Anatomie: In 3D durch das Gehirn reisen

Ein neuer Hirnatlas ist 50 Mal genauer als sein Vorgänger. Er soll helfen, das Nervensystem im Computer komplett nachzubauen.

Ein neuer dreidimensionaler Gehirn-Atlas zeigt die menschliche Schaltzentrale 50-mal genauer als alle Vorgänger. Neurowissenschaftler vom Forschungszentrum Jülich, der Universität Düsseldorf und der McGill-Universität in Montreal haben dafür das Hirn einer 65-jährigen Toten in über 7400 haarfeine Scheiben geschnitten. Wie sie im Fachblatt „Science“ schreiben, haben sie die Gewebeschnitte in Jülich gescannt und anschließend dreidimensional an Großrechnern rekonstruiert. Das Modell erlaubt nun die bislang tiefsten Einblicke ins Gehirn – mit einer Auflösung von 20 mal 20 mal 20 Mikrometern. „Manche Nervenzellen sind zwar noch etwas unscharf, aber wir sehen, wie dicht sie liegen und wie sie verteilt sind. Bis in den letzten Winkel“, sagte Projektleiterin Katrin Amunts, die in Jülich und Düsseldorf arbeitet. Auf den älteren Gehirn-Atlanten habe man bisher Kontinente, Länder und Städte erkannt: „Jetzt können wir in die einzelnen Straßen gucken.“

Das Hirnmodell sei vor allem ein Arbeitsinstrument. „Es ist ein Gerüst“, sagte der Neurologe Alan Evans von der McGill-Universität. Später könne das Modell mithilfe spezieller Softwaretools um molekulare Daten, genetische Informationen oder um Verbindungen zwischen den Hirnarealen ergänzt werden. Das werde auch die Arbeit am europäischen Flaggschiffprojekt „Human Brain Project“ erleichtern, an dem auch Jülicher Neurowissenschaftler und Informatiker beteiligt sind. Innerhalb der nächsten zehn Jahre wollen Experten aus mehr als 80 wissenschaftlichen Einrichtungen in 23 Ländern das menschliche Gehirn von der molekularen Ebene bis hin zum Zusammenwirken ganzer Hirnregionen auf einem Supercomputer simulieren.

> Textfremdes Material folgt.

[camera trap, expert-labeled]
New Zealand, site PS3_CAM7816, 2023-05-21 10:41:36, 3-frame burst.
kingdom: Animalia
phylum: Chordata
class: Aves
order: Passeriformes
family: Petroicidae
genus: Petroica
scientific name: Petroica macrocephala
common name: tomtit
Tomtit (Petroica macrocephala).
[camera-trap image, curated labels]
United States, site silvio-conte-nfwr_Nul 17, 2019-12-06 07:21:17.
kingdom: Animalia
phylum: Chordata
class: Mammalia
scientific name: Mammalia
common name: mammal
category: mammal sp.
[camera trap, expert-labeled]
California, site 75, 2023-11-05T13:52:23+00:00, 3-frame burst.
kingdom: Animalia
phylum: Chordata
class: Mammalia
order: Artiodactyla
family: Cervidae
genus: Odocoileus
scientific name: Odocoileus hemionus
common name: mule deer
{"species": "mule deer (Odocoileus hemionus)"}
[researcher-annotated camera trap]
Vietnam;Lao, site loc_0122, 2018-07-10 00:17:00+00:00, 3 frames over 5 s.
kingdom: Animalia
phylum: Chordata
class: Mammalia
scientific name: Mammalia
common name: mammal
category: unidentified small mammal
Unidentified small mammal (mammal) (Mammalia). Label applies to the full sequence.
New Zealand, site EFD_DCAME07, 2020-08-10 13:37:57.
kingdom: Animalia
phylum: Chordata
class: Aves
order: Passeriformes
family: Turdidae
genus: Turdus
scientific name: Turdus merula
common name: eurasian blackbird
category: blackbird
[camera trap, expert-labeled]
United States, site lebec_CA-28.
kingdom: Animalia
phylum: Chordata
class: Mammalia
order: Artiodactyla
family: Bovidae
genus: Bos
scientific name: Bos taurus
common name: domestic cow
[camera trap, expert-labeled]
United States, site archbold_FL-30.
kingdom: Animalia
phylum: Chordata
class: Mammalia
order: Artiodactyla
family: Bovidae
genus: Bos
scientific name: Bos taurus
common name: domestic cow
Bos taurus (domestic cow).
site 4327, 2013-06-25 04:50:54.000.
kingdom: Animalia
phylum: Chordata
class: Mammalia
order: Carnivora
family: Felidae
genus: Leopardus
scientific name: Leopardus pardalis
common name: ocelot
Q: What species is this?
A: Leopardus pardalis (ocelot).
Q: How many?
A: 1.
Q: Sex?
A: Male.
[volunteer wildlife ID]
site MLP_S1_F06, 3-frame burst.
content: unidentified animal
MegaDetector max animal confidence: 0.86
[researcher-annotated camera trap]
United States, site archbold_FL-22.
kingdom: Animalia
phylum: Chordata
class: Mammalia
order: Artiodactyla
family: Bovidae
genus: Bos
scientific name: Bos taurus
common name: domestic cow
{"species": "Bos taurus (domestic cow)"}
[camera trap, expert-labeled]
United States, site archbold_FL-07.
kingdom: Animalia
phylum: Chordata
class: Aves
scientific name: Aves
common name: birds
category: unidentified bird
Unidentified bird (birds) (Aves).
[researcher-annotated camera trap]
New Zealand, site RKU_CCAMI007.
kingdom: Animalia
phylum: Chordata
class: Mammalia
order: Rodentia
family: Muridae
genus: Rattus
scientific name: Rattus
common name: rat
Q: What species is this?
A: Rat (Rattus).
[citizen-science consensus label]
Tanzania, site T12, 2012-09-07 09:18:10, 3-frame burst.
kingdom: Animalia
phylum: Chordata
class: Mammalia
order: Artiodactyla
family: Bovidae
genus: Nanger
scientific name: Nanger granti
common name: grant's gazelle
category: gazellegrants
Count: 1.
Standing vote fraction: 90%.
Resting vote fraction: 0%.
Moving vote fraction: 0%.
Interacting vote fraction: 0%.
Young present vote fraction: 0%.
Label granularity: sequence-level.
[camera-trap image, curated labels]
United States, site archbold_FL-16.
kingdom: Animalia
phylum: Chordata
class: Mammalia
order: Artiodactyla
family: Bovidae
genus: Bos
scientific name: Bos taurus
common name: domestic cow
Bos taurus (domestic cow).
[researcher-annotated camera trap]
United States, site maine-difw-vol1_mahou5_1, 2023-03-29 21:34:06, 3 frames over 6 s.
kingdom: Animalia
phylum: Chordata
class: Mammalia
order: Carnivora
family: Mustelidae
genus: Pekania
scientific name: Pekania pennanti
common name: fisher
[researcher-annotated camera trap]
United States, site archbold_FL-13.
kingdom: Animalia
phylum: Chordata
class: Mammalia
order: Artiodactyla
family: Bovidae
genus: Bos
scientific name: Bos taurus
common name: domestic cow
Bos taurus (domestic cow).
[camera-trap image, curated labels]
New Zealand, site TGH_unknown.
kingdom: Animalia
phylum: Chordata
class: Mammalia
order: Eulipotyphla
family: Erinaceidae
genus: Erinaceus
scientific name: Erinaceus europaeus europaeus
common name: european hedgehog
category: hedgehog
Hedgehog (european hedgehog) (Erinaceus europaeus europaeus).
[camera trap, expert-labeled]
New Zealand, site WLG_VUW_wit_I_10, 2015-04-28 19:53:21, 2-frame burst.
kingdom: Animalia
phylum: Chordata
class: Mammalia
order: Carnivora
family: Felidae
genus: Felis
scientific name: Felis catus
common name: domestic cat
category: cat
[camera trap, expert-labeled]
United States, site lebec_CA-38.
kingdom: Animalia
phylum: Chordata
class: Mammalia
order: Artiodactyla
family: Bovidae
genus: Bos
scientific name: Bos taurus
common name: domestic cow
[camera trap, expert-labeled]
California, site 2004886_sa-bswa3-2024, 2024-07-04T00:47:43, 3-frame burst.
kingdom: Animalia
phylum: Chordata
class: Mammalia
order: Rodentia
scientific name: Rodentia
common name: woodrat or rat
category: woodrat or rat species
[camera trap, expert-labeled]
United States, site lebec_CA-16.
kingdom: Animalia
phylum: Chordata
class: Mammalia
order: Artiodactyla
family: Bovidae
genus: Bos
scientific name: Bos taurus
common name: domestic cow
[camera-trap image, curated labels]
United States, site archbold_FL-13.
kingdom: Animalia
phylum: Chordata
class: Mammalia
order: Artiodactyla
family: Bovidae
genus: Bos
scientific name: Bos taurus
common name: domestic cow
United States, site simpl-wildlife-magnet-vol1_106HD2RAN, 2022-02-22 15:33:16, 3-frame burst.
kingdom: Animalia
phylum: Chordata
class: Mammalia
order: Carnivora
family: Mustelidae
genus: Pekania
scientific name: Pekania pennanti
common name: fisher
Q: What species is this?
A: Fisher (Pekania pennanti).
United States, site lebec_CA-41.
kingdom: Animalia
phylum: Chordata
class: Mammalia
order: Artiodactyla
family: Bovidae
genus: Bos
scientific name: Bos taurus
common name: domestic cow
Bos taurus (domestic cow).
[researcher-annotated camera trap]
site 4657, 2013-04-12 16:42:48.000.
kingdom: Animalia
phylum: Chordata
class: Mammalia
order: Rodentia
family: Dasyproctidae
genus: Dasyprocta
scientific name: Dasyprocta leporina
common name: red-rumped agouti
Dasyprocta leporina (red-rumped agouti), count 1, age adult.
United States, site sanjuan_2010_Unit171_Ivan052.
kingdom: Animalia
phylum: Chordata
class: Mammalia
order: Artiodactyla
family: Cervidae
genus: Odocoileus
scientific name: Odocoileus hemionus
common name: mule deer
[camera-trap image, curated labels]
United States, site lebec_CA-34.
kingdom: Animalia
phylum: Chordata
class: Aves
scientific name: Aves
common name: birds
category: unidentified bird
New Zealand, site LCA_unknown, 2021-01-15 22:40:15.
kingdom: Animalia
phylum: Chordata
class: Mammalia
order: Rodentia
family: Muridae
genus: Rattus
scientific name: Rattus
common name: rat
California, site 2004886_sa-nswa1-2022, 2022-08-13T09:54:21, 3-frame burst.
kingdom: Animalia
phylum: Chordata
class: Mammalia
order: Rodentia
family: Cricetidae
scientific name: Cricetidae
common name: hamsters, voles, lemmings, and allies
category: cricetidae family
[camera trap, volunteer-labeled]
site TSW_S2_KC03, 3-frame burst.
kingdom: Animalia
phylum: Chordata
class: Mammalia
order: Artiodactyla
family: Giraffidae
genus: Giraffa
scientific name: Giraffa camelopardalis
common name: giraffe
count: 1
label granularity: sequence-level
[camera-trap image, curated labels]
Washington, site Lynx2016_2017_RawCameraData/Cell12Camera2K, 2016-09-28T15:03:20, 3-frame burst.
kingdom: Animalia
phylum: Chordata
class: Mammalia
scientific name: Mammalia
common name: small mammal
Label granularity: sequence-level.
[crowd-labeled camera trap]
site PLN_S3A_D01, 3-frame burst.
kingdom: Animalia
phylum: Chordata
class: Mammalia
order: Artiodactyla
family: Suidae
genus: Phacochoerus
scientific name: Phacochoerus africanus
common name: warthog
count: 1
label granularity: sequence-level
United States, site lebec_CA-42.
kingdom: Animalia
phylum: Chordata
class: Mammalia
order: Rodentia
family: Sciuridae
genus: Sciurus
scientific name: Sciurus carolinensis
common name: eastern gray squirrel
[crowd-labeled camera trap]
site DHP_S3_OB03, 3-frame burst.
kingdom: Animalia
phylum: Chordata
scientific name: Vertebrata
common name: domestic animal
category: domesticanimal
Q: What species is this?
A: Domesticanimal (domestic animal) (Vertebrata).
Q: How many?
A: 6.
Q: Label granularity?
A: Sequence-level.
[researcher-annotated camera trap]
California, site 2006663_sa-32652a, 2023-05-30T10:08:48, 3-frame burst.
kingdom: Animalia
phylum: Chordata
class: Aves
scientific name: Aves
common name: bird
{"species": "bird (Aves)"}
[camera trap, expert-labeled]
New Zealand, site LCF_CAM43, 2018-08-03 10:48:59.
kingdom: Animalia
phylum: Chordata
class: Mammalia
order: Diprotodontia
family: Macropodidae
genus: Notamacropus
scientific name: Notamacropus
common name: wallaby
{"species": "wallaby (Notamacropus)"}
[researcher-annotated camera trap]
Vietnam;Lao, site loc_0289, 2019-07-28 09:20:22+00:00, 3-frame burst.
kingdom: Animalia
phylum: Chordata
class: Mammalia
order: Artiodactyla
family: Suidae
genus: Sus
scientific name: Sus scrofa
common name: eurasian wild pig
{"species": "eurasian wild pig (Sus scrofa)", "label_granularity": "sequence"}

Unabhängig davon lieferte der Hirnatlas bereits jetzt neue Erkenntnisse. Die Forscher entdeckten, dass die Nervenzellen je nach Funktion speziell arrangiert sind. „Die Verteilung hängt damit zusammen, ob ein Areal Bewegung steuert, Töne oder Lichtsignale verarbeitet“, sagte Amunts. Die Darstellung der Zellarchitektur soll helfen, zum Beispiel Kognition, Sprache oder Emotionen bei Gesunden und Kranken besser zu verstehen.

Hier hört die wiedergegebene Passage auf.